— The problem —
Return each line of the records with nothing changed, pictures excepted.
┌──
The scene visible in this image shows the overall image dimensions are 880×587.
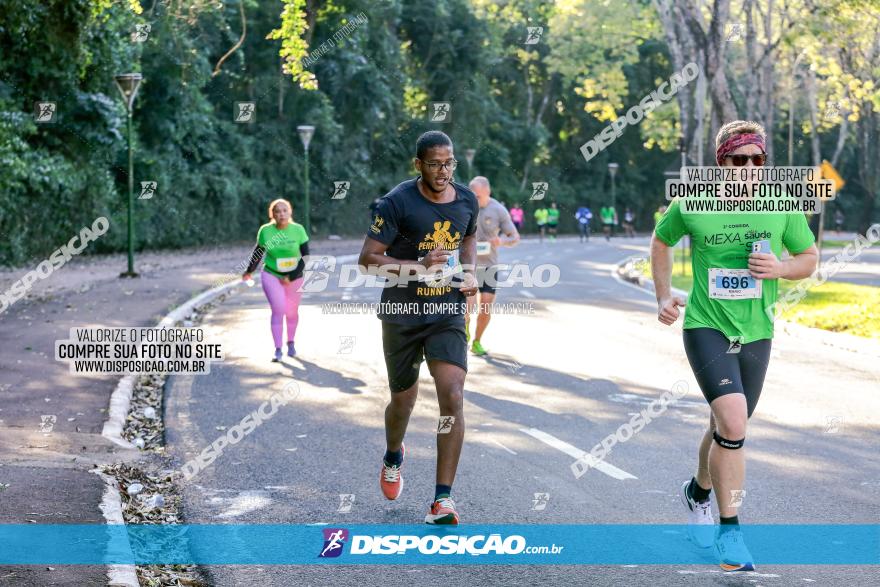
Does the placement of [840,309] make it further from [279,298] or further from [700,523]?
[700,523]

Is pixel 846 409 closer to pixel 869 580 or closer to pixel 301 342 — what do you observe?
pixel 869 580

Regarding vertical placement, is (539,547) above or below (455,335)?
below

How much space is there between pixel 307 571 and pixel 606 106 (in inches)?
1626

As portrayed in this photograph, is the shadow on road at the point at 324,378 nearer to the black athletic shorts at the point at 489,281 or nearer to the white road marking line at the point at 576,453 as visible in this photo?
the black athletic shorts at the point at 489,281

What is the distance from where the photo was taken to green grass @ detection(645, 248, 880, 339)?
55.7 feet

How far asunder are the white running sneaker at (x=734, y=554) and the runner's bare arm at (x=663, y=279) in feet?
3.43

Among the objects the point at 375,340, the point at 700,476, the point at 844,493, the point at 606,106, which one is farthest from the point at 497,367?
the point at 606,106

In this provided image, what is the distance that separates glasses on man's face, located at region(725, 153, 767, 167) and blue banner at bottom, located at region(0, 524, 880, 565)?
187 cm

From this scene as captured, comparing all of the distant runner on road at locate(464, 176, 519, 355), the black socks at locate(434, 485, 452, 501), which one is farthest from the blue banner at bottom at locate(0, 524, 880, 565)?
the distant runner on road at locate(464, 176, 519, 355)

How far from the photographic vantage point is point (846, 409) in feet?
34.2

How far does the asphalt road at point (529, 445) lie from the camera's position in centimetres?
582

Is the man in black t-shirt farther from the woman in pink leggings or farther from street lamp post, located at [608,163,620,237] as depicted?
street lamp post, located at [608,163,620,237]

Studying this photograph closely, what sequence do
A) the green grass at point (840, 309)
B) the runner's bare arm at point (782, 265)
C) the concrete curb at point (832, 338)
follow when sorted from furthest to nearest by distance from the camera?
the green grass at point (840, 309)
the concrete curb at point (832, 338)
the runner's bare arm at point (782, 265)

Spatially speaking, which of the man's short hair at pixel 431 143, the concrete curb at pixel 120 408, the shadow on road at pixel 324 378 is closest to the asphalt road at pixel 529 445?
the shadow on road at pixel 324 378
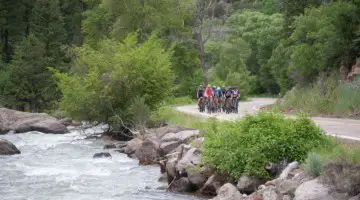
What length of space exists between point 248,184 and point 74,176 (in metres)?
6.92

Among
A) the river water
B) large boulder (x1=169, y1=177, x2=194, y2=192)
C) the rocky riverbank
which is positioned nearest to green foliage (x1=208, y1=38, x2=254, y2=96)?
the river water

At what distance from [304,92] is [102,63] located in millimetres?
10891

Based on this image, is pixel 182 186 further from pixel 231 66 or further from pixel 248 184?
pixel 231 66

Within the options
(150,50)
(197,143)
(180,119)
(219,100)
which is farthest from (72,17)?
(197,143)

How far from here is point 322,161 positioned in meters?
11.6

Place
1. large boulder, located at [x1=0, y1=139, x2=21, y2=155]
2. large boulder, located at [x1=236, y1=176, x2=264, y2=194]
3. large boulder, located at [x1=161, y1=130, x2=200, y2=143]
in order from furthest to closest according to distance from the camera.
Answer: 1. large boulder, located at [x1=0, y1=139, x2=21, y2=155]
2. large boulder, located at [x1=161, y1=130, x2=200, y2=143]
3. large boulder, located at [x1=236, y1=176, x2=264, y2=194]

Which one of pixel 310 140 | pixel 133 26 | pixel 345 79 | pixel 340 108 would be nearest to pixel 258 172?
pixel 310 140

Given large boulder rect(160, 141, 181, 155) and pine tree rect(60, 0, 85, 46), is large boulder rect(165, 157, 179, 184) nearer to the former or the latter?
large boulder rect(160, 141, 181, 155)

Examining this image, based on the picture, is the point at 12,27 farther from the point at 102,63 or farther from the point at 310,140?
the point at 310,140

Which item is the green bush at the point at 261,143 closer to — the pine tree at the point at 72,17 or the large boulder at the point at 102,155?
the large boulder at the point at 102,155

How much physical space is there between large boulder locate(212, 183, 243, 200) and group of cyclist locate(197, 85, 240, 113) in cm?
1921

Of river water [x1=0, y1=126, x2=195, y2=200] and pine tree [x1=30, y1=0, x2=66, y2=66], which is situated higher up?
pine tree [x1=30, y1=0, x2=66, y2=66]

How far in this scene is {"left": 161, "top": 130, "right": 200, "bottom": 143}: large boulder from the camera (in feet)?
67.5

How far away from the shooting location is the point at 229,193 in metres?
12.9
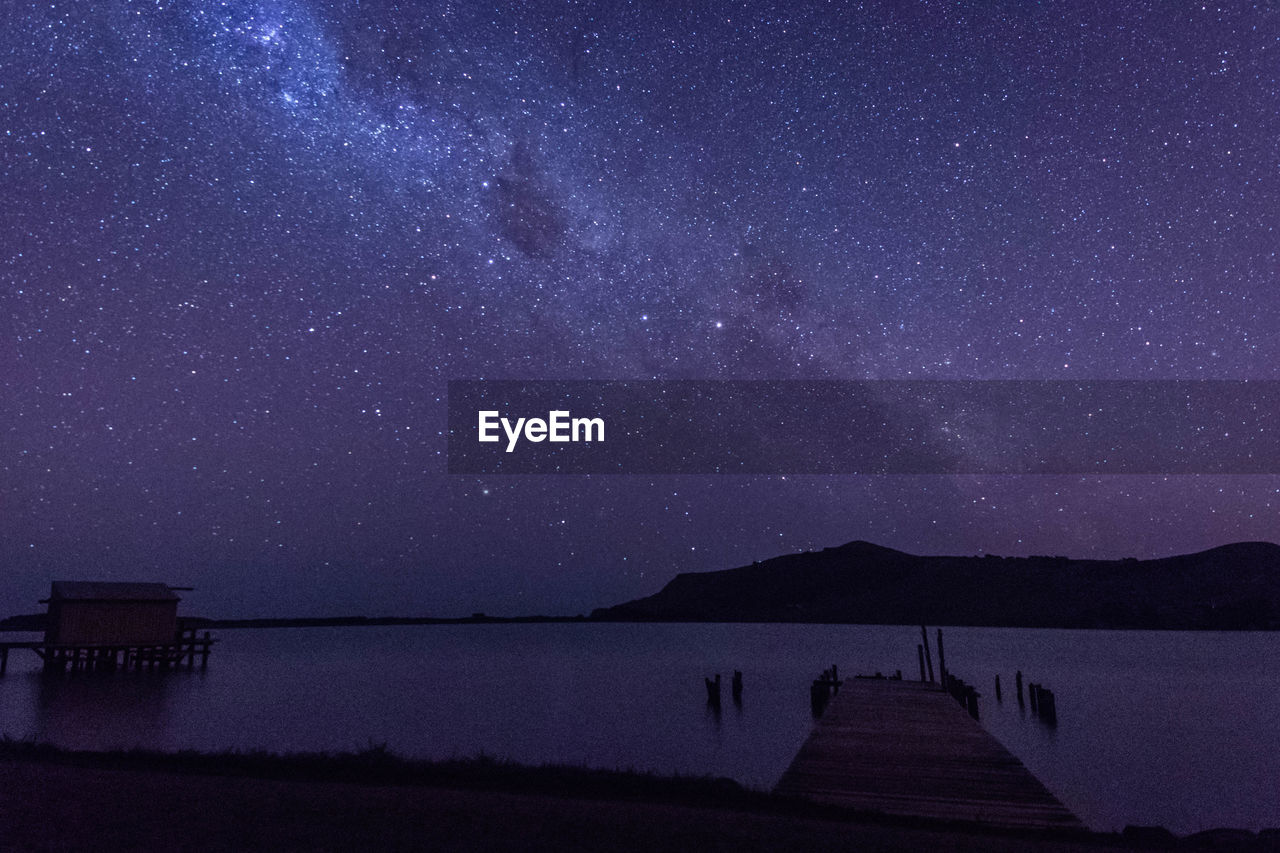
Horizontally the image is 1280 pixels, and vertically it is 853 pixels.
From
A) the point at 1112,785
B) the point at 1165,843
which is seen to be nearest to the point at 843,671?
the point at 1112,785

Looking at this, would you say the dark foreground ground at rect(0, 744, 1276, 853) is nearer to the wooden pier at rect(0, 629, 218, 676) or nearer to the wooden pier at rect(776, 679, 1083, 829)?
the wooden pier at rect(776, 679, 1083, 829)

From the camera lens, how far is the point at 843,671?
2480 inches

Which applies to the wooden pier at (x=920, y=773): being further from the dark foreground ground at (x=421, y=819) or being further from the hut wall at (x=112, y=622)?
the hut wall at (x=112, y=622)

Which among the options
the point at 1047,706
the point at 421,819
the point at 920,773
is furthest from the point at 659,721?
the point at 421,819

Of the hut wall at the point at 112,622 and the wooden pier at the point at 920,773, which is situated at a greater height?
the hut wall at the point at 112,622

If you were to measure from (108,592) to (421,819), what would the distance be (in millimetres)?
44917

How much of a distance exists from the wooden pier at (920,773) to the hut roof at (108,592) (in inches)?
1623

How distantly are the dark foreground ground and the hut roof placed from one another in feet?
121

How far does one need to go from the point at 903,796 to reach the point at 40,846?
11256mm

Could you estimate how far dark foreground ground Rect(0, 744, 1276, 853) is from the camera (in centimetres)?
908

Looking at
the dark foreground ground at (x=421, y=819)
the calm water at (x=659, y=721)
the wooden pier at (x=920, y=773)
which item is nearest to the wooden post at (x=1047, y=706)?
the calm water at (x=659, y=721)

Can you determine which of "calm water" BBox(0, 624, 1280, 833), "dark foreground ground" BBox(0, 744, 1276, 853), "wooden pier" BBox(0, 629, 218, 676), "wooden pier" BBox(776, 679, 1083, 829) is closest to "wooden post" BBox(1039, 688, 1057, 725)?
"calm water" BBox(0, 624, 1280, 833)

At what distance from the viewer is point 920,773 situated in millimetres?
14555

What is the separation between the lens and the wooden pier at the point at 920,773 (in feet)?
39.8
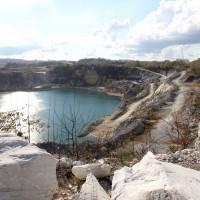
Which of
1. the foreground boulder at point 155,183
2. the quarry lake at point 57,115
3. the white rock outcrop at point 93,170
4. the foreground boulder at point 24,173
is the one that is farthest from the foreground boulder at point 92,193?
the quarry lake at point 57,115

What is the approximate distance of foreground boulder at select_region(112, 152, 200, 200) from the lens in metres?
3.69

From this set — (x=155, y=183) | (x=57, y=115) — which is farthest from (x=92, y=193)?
└──
— Full response —
The scene visible in this image shows the overall image dimensions are 880×587.
Does the placement of [840,309] make it further from [279,298] or further from [700,523]?
[700,523]

Is pixel 846 409 closer to pixel 869 580 or closer to pixel 301 342 — what do you observe?
pixel 869 580

Regarding vertical placement, is (539,547) above or below (455,335)?
below

How much space is there between pixel 307 571 and pixel 606 106 (in inches)?
1626

As portrayed in this photograph, is the shadow on road at the point at 324,378 nearer to the black athletic shorts at the point at 489,281 or nearer to the white road marking line at the point at 576,453 as visible in this photo?
the black athletic shorts at the point at 489,281

What is the distance from where the photo was taken to green grass @ detection(645, 248, 880, 339)?
55.7 feet

How far asunder are the white running sneaker at (x=734, y=554) and the runner's bare arm at (x=663, y=279) in feet?
3.43

Among the objects the point at 375,340, the point at 700,476, the point at 844,493, the point at 606,106, which one is farthest from the point at 497,367?
the point at 606,106

In this provided image, what is the distance that separates glasses on man's face, located at region(725, 153, 767, 167) and blue banner at bottom, located at region(0, 524, 880, 565)?
187 cm

From this scene as captured, comparing all of the distant runner on road at locate(464, 176, 519, 355), the black socks at locate(434, 485, 452, 501), which one is farthest from the blue banner at bottom at locate(0, 524, 880, 565)?
the distant runner on road at locate(464, 176, 519, 355)

How far from the photographic vantage point is point (846, 409) in feet?
34.2

How far does the asphalt road at point (529, 445) lie from the camera's position in centimetres?
582

Is the man in black t-shirt farther from the woman in pink leggings or farther from street lamp post, located at [608,163,620,237] as depicted?
street lamp post, located at [608,163,620,237]

Studying this photograph closely, what sequence do
A) the green grass at point (840, 309)
B) the runner's bare arm at point (782, 265)
C) the concrete curb at point (832, 338)
follow when sorted from furthest to nearest by distance from the camera?
the green grass at point (840, 309)
the concrete curb at point (832, 338)
the runner's bare arm at point (782, 265)

Spatially speaking, which of the man's short hair at pixel 431 143, the concrete curb at pixel 120 408, the shadow on road at pixel 324 378 is closest to the asphalt road at pixel 529 445?
the shadow on road at pixel 324 378
What length of space exists between point 248,184 and point 74,176 (in metres)?
6.92

Among
A) the river water
B) large boulder (x1=169, y1=177, x2=194, y2=192)
C) the rocky riverbank
which is positioned nearest to green foliage (x1=208, y1=38, x2=254, y2=96)?
the river water

At what distance from [304,92] is [102,63] located in millimetres?
10891

Based on this image, is pixel 182 186 further from pixel 231 66 or further from pixel 248 184?
pixel 231 66

Within the options
(150,50)
(197,143)
(180,119)
(219,100)
which is farthest from (72,17)?
(197,143)

How far from here is point 322,161 positioned in meters?
11.6

Place
1. large boulder, located at [x1=0, y1=139, x2=21, y2=155]
2. large boulder, located at [x1=236, y1=176, x2=264, y2=194]
3. large boulder, located at [x1=161, y1=130, x2=200, y2=143]
in order from furthest to closest according to distance from the camera.
Answer: 1. large boulder, located at [x1=0, y1=139, x2=21, y2=155]
2. large boulder, located at [x1=161, y1=130, x2=200, y2=143]
3. large boulder, located at [x1=236, y1=176, x2=264, y2=194]

Which one of pixel 310 140 | pixel 133 26 | pixel 345 79 | pixel 340 108 would be nearest to pixel 258 172?
pixel 310 140

Given large boulder rect(160, 141, 181, 155) and pine tree rect(60, 0, 85, 46), is large boulder rect(165, 157, 179, 184) nearer to the former or the latter?
large boulder rect(160, 141, 181, 155)

Examining this image, based on the picture, is the point at 12,27 farther from the point at 102,63 or farther from the point at 310,140?
the point at 310,140

Which item is the green bush at the point at 261,143 closer to — the pine tree at the point at 72,17 or the large boulder at the point at 102,155?
the large boulder at the point at 102,155

How much physical space is there between large boulder locate(212, 183, 243, 200) and group of cyclist locate(197, 85, 240, 113) in cm?
1921

Of river water [x1=0, y1=126, x2=195, y2=200] and pine tree [x1=30, y1=0, x2=66, y2=66], which is situated higher up?
pine tree [x1=30, y1=0, x2=66, y2=66]

How far in this scene is {"left": 161, "top": 130, "right": 200, "bottom": 143}: large boulder from the camera (in feet)?
67.5

How far away from the shooting location is the point at 229,193 in metres?
12.9
Horizontally the image is 1280 pixels, and vertically it is 853 pixels.
From
A) the point at 1112,785
B) the point at 1165,843
which is seen to be nearest to the point at 843,671?
the point at 1112,785

Looking at this, would you say the dark foreground ground at rect(0, 744, 1276, 853) is nearer to the wooden pier at rect(0, 629, 218, 676) or nearer to the wooden pier at rect(776, 679, 1083, 829)?
the wooden pier at rect(776, 679, 1083, 829)

From the camera lens, how far is the point at 843,671?
2480 inches

Which applies to the wooden pier at (x=920, y=773): being further from the dark foreground ground at (x=421, y=819) or being further from the hut wall at (x=112, y=622)?
the hut wall at (x=112, y=622)

Which among the options
the point at 1047,706
the point at 421,819
the point at 920,773
is furthest from the point at 659,721?
the point at 421,819

Of the hut wall at the point at 112,622 and the wooden pier at the point at 920,773, which is situated at a greater height?
the hut wall at the point at 112,622

If you were to measure from (108,592) to (421,819), what would the distance be (in millimetres)?
44917

How much of a distance exists from the wooden pier at (920,773) to the hut roof at (108,592) (in inches)?
1623

How distantly are the dark foreground ground and the hut roof placed from one another in feet?
121

How far does one need to go from the point at 903,796 to reach the point at 40,846?
11256mm

Could you estimate how far dark foreground ground Rect(0, 744, 1276, 853) is from the camera (in centimetres)?
908

Looking at
the dark foreground ground at (x=421, y=819)
the calm water at (x=659, y=721)
the wooden pier at (x=920, y=773)
which item is nearest to the wooden post at (x=1047, y=706)?
the calm water at (x=659, y=721)

Can you determine which of "calm water" BBox(0, 624, 1280, 833), "dark foreground ground" BBox(0, 744, 1276, 853), "wooden pier" BBox(0, 629, 218, 676), "wooden pier" BBox(776, 679, 1083, 829) is closest to "wooden post" BBox(1039, 688, 1057, 725)?
"calm water" BBox(0, 624, 1280, 833)

At what distance from the viewer is point 920,773 situated in millimetres?
14555

What is the separation between the lens and the wooden pier at the point at 920,773 (in feet)?
39.8
Which of
1. the foreground boulder at point 155,183
2. the quarry lake at point 57,115
3. the white rock outcrop at point 93,170
4. the foreground boulder at point 24,173
is the one that is farthest from the foreground boulder at point 92,193?
the quarry lake at point 57,115

What is the approximate distance of foreground boulder at select_region(112, 152, 200, 200) from the lens in metres?
3.69

From this set — (x=155, y=183) | (x=57, y=115) — which is farthest from (x=92, y=193)?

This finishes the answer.